It’s worth emphasizing that AI isn’t making these decisions on its own, and it shouldn’t. Planning the next version of a website involves trade-offs, business goals, and brand considerations that require human judgment. But by handling the tedious analysis, surfacing data-driven suggestions, and offering generative starting points, AI can drastically accelerate the planning phase. It helps teams spend less time on foundational analysis and more time on creative problem-solving, moving them from insight to action faster and with greater confidence.

Execute: Using agentic workflows and AI-pair programming to supercharge the transformation

The Execute phase is where plans become real. Where content gets migrated, components are built, and the new site begins to take shape. With the right configuration, agentic workflows (which are AI systems capable of reasoning through tasks and taking autonomous action) can begin transforming legacy content into modern formats and structures. An AI agent, for instance, could take semantically structured content extracted during the Assess phase and map it to reusable WordPress Gutenberg blocks. The AI might identify that a section of text corresponds to a “Hero” block, an image-and-text pairing to a “Media & Text” block, and a CTA to a predefined “Button” block. It can then generate the appropriate block markup or even interface with the WordPress REST API to programmatically build out full pages. There are several agentic coding tools now available, including Claude Code by Anthropic and Codex by OpenAI. These workflows don’t replace developers, but they can automate the repetitive, large-scale transformation of content, freeing up the team to focus on quality, experience, and performance.

Meanwhile, developers working on the more bespoke or complex parts of the redesign can benefit from AI as a kind of ever-present pair programmer. AI coding assistants like GitHub CoPilot and Cursor can quickly answer questions about unfamiliar libraries, help troubleshoot issues in real time, suggest code snippets, or even explain existing legacy code. This can significantly accelerate development, particularly in environments where teams are dealing with technical debt or undocumented systems. Rather than jumping between browser tabs and documentation, developers can stay in flow and maintain momentum with contextual, code-aware assistance.

• What you should do
Continue the passage on using AI in website redesigns from the point where it stops.

• Dataset section

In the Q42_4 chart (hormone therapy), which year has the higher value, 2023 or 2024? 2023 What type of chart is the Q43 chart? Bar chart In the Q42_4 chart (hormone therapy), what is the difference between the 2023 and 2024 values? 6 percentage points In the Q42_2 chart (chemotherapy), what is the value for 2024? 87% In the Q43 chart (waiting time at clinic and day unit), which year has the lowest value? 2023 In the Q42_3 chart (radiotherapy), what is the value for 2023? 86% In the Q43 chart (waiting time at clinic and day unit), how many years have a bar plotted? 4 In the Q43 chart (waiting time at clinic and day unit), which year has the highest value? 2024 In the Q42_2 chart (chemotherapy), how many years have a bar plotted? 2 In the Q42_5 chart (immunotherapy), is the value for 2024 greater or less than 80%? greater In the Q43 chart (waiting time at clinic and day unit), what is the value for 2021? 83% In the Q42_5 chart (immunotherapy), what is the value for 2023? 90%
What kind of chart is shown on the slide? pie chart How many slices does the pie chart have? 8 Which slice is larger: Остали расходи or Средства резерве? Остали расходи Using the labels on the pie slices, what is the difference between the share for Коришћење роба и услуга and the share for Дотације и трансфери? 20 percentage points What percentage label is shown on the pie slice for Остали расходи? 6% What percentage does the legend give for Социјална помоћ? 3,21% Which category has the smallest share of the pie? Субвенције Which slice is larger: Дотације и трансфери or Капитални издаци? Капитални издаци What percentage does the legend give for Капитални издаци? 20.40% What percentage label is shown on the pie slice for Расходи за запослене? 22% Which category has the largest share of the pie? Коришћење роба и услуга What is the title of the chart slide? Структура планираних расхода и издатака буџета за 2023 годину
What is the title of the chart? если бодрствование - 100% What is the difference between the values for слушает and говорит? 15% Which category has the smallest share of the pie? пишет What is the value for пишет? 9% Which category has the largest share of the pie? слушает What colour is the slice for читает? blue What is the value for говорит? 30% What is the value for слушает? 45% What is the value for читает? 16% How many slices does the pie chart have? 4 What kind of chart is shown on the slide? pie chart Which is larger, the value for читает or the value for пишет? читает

• Reply to the task
For Content Teams, AI can also play a role in bringing consistency and polish to the final product. As content is migrated or rewritten for the new site, writers can use AI to align tone and voice across hundreds or thousands of pages. Whether that means rewriting overly formal documentation into something more conversational or unifying inconsistent product descriptions, AI can offer real-time suggestions and bulk editing capabilities that would be impossible to scale manually. It can also fill in gaps by suggesting headlines, summaries, or metadata that match the site’s voice and SEO strategy.

AI can’t run a launch or debug production bugs on its own, but it can drastically reduce the friction and fatigue that often slow large-scale redesigns in their final stages. By embedding AI into the transformation process through both automated agents and real-time collaboration, teams can move faster, produce more consistent results, and ship with greater confidence. 

Human-led, AI-accelerated redesigns are the future

Redesigning a large website is a challenging task, but it doesn’t have to be paralyzing. With the right strategy and the smart application of AI, teams can assess legacy content more efficiently, make better-informed structural decisions, and execute the transformation faster and with greater consistency. While AI won’t replace the creativity, judgment, or leadership required for a successful redesign, it can eliminate much of the manual overhead that slows teams down. Whether you’re rebuilding from the ground up or preparing for your next evolution, a human-led, AI-accelerated approach offers a faster, smarter, and more scalable way forward.